Pauline, Mathilde, Delphine, Magali et Valérie se lance le défi de gravir le Kilimandjaro.

Elles s’appellent Pauline, Mathilde, Delphine, Magali et Valérie. Elles sont vosgiennes, mères de familles et surtout femmes actives. Et elles ont décidé de se lancer le défi un peu fou de gravir le Kilimandjaro. Rencontre avec Magali Tenette, instigatrice du projet.

Comment avez-vous eu l’idée de lancer ce projet ?

Magali Tenette Je suis psychologue libérale et consultante pour le cabinet A2C (Accompagnement, Conseil et Coaching) que j’ai co-fondé. Nous développons, notamment, le bien-être au travail. Dans ce cadre, j’ai rencontré des femmes qui m’ont donné envie de monter un projet collectif, pour apprendre à dépasser ses limites tout en respectant son rythme de vie. J’ai donc recherché un défi collectif et j’ai pensé que l’ascension du Kilimandjaro (Tanzanie) serait une belle idée. L’objectif est d’apprendre à se connaître, d’échanger, de s’organiser, de se donner les moyens de réussir, de se préparer ensemble.

Avez-vous déjà réalisé ce genre de défi ?

M. T.  Pas vraiment mais j’ai un Brevet d’État d’accompagnateur en montagne et j’organise depuis 10 ans des balades sur le massif sur le thème de la sophrologie et du ressourcement. Depuis 8 ans, j’accompagne des personnes qui ont besoin de soutien pour faire face à différents types de situations personnelles, professionnelles et sportives.

Comment vous êtes-vous préparées ?

M. T. – J’ai proposé de faire tout l’été trois sorties hebdomadaires : footing le lundi, rando-course le mercredi et randonnées pédestres dans le massif des Vosges. Nous venons de finir la préparation par 3 jours à Chamonix, avec une nuit au refuge Torino (voir photo) pour s’acclimater à l’altitude (3 375 m) et une initiation à l’Alpinisme sur le Massif du Mont-Blanc. Par ailleurs, nous avons passé les tests d’hypoxie au CHU de Brabois, pour mesurer notre aptitude à la haute altitude, avec un traitement préventif si besoin.

Quel est le but de ce challenge ?

M. T. – Nous recherchons une expérience humaine et l’occasion de s’offrir un temps pour nous, correspondant à un objectif de vie propre à chacune.

Comment avez-vous sélectionné les participantes ?

M. T. – Aucune ne se connaissait personnellement. Je les ai réunies chez moi pour présenter le projet et elles ont toutes les 4 adhérées. Leur point commun : engagées, déterminées, agréables, coopératives, fortes mentalement, sociables, énergiques, simples, rigoureuses, ouvertes d’esprit et douces.
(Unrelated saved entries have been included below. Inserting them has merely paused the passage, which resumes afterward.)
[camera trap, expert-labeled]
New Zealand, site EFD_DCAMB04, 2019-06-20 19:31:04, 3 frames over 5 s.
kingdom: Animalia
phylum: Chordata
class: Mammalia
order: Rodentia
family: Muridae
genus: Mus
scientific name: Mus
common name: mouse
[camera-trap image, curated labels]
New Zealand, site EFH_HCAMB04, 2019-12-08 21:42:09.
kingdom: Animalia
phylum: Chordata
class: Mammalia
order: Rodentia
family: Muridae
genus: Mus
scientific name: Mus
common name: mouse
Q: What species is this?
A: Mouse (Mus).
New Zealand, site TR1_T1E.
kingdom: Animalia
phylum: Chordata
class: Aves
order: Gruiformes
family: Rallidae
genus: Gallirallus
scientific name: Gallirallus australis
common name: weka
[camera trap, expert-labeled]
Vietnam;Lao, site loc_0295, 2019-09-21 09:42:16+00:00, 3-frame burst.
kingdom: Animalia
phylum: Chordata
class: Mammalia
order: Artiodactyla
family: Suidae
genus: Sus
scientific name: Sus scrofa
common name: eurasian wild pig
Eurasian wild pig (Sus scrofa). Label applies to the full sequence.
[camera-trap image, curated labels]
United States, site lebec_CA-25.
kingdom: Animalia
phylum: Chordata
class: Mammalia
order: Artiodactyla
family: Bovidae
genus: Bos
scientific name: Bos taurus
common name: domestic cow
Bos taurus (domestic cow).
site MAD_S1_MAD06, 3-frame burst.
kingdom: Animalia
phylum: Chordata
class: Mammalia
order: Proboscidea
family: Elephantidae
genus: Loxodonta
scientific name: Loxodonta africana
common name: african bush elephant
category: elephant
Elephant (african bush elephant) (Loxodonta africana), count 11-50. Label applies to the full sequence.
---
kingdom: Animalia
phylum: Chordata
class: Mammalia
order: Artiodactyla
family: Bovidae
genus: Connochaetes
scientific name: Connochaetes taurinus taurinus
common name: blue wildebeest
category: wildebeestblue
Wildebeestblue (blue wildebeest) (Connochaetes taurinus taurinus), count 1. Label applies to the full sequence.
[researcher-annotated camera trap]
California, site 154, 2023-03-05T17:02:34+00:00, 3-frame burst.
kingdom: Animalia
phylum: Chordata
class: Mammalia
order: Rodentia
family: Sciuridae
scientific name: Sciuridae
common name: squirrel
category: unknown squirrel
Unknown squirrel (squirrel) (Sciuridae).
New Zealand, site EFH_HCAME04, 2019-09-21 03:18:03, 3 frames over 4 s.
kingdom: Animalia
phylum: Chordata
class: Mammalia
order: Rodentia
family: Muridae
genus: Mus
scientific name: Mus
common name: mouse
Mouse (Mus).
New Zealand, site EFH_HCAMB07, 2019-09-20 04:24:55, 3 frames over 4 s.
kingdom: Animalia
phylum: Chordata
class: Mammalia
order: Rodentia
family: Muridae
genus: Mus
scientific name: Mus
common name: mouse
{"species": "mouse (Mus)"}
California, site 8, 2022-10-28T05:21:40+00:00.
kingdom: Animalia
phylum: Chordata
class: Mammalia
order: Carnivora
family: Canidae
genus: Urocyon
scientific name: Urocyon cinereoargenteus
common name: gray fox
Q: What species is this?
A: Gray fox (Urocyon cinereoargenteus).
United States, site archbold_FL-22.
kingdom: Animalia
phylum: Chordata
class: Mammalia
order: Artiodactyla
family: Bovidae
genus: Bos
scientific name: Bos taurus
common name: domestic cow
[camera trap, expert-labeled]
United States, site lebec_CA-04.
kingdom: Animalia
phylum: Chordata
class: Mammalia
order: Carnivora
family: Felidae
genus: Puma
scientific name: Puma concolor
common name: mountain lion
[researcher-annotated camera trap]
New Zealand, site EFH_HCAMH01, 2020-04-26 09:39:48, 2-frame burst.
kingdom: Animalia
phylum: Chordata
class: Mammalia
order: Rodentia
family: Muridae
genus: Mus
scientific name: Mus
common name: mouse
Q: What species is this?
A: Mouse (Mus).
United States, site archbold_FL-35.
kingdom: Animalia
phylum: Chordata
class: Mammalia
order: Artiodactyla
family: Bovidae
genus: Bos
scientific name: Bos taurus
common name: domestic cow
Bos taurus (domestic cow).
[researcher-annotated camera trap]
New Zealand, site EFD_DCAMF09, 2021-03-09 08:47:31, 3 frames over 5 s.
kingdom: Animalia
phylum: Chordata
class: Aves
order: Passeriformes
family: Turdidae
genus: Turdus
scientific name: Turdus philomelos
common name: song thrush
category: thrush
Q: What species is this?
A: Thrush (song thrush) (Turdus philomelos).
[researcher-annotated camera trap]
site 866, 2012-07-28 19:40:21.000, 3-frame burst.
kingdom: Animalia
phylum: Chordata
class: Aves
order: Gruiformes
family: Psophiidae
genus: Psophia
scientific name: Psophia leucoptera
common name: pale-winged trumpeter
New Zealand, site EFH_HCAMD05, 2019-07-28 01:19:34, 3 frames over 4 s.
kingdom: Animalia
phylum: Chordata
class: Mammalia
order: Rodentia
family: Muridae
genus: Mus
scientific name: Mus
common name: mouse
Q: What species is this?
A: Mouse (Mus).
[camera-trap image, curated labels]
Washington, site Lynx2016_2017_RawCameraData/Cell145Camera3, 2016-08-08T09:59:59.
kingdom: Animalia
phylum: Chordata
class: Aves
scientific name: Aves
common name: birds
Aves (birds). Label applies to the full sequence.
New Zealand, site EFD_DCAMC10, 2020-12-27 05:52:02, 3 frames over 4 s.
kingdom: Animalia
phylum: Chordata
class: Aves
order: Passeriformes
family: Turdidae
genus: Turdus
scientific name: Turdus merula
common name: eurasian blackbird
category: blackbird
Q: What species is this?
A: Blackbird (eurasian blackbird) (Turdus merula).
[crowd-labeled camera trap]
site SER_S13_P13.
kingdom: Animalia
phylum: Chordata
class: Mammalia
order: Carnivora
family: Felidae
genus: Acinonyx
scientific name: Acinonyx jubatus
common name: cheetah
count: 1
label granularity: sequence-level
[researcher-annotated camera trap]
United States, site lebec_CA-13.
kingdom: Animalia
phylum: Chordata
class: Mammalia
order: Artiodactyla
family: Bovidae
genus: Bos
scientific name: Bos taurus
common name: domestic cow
Comment s’organisera votre périple en quelques mots ?

M. T. Nous partons de Zurich le 28 septembre* où nous attendent 6 jours d’ascension avec un guide locale et son staff. Des journées où nous parcourrons entre 7 et 20 km, avec des dénivelés très importants donc l’endurance sera importante. Ensuite, nous aurons 2 jours de safari, pour la détente, avant le retour prévu le 9 octobre.

Est-ce un défi qui pourrait en amener d’autres ?

M. T. – Un lien privilégié s’est créé entre nous 5 et nous pourrions envisager de se défier sur un trek en autonomie, par exemple. Je travaille déjà sur un autre séjour l’année prochaine. Un tout autre projet en Mongolie qui serait orienté « rando sophro » dans les Steppes. Ça s’adressera plus à des personnes qui ont envie de prendre du temps pour elles au travers de la relaxation et la découverte d’autres civilisations et cultures. Pour plus d’informations, il suffit de visiter ces sites : www.psychosophro.fr et www.a2c-bilan-coaching.fr.

*Propos recueillis quelques jours avant leur départ.